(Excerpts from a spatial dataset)
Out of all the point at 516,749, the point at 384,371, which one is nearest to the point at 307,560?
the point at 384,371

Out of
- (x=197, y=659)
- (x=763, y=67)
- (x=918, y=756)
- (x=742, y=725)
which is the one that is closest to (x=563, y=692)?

## Instructions for the task:
Go through the material above line by line and copy it exactly.

## Exercise solution:
Out of all the point at 516,749, the point at 384,371, which one is nearest to the point at 307,560?
the point at 384,371

Out of
- (x=197, y=659)
- (x=763, y=67)
- (x=918, y=756)
- (x=742, y=725)
which is the one that is closest to (x=563, y=692)?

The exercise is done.